No matter how the high court rules, medical groups say there will continue to be widespread fear and confusion in states with abortion bans about whether and when they can treat patients in emergencies, noting that the stories of Texas patient Kate Cox and Indiana OB-GYN Caitlin Bernard have especially fueled the chilling effect.

Cox was denied an abortion her doctor said was medically necessary after the state’s Republican attorney general threatened to prosecute — even though a state judge had ruled that Cox qualified for a medical exemption. Bernard, meanwhile, was investigated by the state’s Republican attorney general and threatened with prosecution after providing an abortion to a girl while her state’s now defunct six-week ban was in effect.

Doctors and patients in several states have petitioned legislatures, courts and medical boards to clarify how sick patients have to be to receive abortions but have received little to no guidance.

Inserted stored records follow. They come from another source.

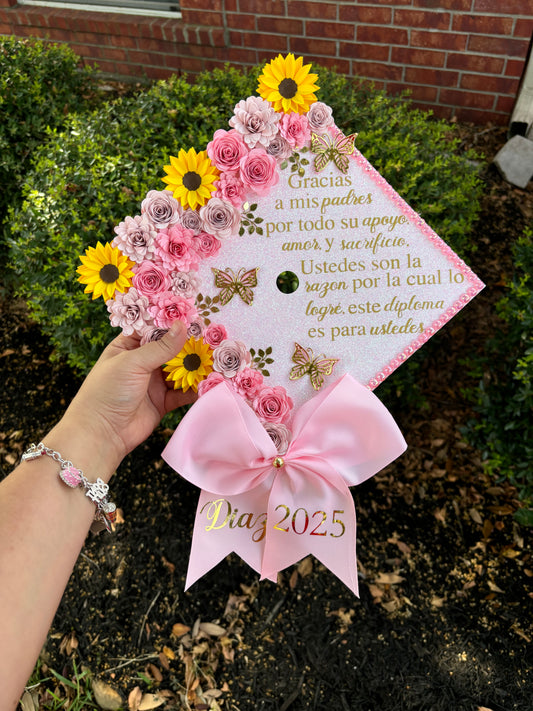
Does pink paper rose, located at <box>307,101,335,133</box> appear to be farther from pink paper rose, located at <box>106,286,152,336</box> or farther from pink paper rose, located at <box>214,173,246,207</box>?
pink paper rose, located at <box>106,286,152,336</box>

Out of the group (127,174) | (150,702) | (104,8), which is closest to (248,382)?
(127,174)

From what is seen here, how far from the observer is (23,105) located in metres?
3.00

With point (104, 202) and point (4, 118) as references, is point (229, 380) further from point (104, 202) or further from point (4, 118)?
point (4, 118)

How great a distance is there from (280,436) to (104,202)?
1335 mm

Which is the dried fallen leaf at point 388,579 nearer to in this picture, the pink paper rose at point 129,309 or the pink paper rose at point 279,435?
the pink paper rose at point 279,435

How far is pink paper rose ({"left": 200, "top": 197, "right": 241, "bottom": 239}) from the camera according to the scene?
1248 millimetres

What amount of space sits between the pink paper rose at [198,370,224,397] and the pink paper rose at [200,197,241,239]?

The Texas Supreme Court on Friday ruled against 20 women who suffered pregnancy complications as a result of the state’s near-total abortion ban. The court ruled the law was clear enough as written and overturned a lower court ruling allowing the procedure when doctors deem it necessary in their “good faith judgment.”

“You have penalties that are beyond life-changing — up to life in prison, huge fines, the loss of your medical license — all in the context of not only the ability to be second-guessed, but proof that they will be,” said Meegan, adding that the Cox case has further eroded trust in EMTALA by providing “a really concrete example of the law not protecting the doctors.”